**** EXERCISE PASSAGE
My mum and I were together almost constantly in the last months of her life. She was setting her own terms in her journey with Pancreatic cancer. I was there to support and smile and help her hit every stop she could on that journey. I’d gone home for a week when mum went to Florida to see her brother. Part of my job was to give her space but be there when she needed me. I gave her a bit too much time I think or maybe it was how quickly she was letting go of life.
Mum was always on the go. At 76 we all had a hard time keeping up with her. As the cancer progressed she was slowing down. She went from a private tennis lesson on one day, followed be playing with a group for mixed doubles while we were at a resort in Arizona to not even wanting to hit balls a week or two later. I know that the folks she played tennis with in Arizona had no idea she was 76 much less that she had stage 4 cancer. She was my mum, indestructible until she wasn’t.
********
• WORK INSTRUCTION 1
Translate this sentence from the passage about a mother's final months with pancreatic cancer into Spanish: "At 76 we all had a hard time keeping up with her."
• WORK INSTRUCTION 2
Go on with the passage about a mother's final months with pancreatic cancer, starting after its last sentence.
**** ENTRIES SHOWN
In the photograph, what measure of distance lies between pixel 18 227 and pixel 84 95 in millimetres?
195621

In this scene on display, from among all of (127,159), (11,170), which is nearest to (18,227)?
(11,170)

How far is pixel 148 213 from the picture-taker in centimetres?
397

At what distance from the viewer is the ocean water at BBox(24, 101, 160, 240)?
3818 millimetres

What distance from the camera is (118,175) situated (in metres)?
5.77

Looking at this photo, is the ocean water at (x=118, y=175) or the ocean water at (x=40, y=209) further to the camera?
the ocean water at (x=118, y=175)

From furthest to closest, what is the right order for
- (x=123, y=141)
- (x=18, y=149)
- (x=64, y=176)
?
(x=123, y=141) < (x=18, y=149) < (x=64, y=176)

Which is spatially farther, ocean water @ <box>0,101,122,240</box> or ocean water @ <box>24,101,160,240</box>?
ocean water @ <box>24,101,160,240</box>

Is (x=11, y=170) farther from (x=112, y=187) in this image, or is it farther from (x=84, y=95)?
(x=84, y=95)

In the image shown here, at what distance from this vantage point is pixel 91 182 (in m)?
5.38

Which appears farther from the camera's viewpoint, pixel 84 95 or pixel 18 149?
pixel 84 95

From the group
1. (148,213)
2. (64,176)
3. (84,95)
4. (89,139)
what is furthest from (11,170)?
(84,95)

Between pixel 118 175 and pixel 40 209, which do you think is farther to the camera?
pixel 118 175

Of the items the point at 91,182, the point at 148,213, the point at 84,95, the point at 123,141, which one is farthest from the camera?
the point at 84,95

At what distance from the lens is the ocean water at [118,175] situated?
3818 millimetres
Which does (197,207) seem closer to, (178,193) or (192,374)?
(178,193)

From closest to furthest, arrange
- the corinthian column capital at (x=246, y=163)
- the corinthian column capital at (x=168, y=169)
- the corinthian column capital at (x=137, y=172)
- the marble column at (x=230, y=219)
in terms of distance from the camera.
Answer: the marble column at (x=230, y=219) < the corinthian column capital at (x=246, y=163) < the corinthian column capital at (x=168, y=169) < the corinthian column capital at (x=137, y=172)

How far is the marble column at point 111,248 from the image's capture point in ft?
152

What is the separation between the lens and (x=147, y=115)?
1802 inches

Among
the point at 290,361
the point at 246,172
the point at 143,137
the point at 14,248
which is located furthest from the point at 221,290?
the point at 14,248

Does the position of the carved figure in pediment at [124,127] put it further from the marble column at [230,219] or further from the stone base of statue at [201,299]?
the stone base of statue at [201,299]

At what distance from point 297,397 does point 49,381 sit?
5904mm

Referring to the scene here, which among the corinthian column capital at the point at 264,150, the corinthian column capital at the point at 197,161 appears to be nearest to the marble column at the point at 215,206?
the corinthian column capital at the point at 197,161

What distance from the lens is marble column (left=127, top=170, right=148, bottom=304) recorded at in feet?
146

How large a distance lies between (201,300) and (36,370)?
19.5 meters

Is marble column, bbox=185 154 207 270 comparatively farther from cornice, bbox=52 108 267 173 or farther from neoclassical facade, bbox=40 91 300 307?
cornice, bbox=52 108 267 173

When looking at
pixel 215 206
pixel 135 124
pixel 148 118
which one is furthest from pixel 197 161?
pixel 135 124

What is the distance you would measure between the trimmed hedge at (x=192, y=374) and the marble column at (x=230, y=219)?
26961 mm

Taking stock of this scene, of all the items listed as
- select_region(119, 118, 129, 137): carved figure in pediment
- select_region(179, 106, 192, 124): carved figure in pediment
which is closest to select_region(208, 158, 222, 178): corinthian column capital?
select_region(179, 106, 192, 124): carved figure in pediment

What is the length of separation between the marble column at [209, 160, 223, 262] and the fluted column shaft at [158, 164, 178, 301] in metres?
********
• ANSWER AREA 1
A los 76 años, a todos nos costaba seguirle el ritmo.

• ANSWER AREA 2
When I got to Uncle Jon’s house mum didn’t let more than 5 minutes go by before she told me I was what made everything work. She also told me that she loved me and Uncle Jon but she didn’t want to be here any more. She understood how hard it was to hear that. It didn’t stop her from saying it. She also said that she wished she could have lived to be a crickety old lady. I’d never heard her say that before. She promised years ago that she would live to 108 and she would still be fiddling, playing tennis, and hitting the dance floor. She could never figure out where the 108 came from, but that was the number and I so wanted some kind of miracle that would give us those years. Our incredible friendship wasn’t supposed to end this quickly.
So instead of watching mum run around doing more than the rest of us we took walks that went from a couple of miles to a couple of blocks. She was trying to figure out where she was going to die. Would she stay in Florida close to her brother or return to California and her house, husband and friends. We web searched for apartments that would be close to her brother and would give us privacy, oh and had room for my cats. I think we both knew that it wouldn’t be that long but we wanted it to be. It was less than a week later that my step-dad was on his way to Florida to take my mum home to CA. I stopped by my home to vote and check in on the girls (my cats) and four days later I heard again you are the one who makes it all work. Ten days later my mum was gone. I didn’t have to make things work anymore. I miss that job. I miss my mum.